The problem =
Would you repeat word for word the lines of the listing that follows, from the one with "美式风格88平米三室两厅新房装修效果图" up to and including the one with "Flue Extention for", and leave out the images?

Task material =
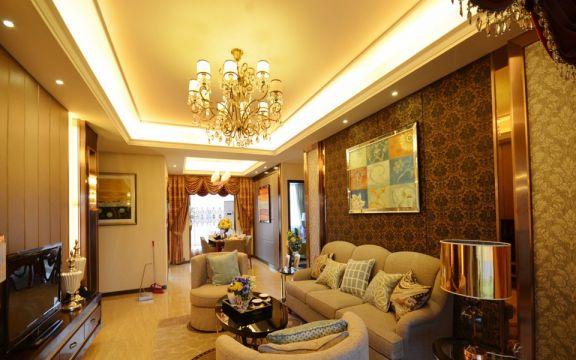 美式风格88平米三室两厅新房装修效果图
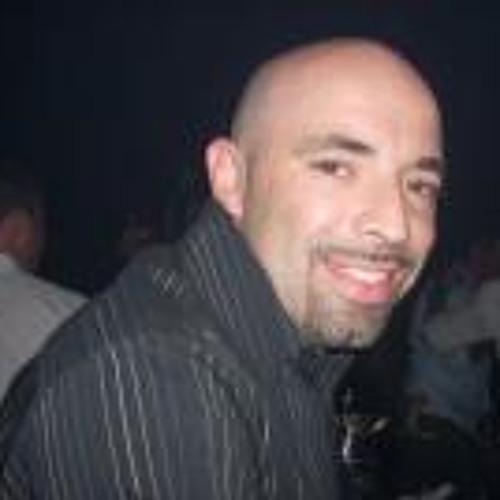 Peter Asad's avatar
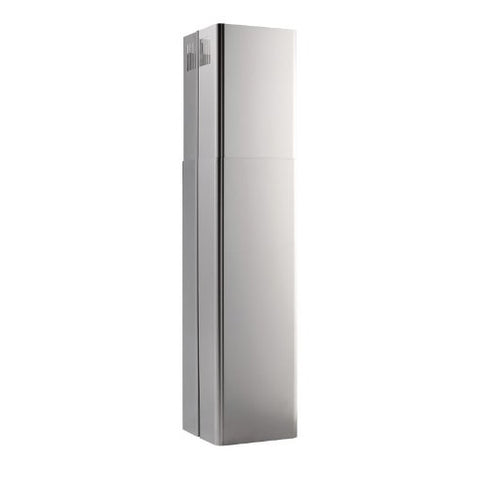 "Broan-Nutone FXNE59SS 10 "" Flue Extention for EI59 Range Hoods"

...

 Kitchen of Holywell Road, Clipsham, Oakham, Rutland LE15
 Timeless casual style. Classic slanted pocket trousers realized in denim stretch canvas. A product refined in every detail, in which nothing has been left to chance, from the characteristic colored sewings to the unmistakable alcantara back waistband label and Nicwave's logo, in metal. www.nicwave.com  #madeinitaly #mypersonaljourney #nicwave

...

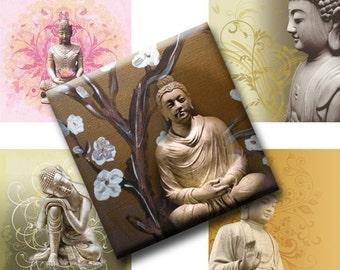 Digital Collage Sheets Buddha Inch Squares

The completed task =
 美式风格88平米三室两厅新房装修效果图
 Peter Asad's avatar
 "Broan-Nutone FXNE59SS 10 "" Flue Extention for EI59 Range Hoods"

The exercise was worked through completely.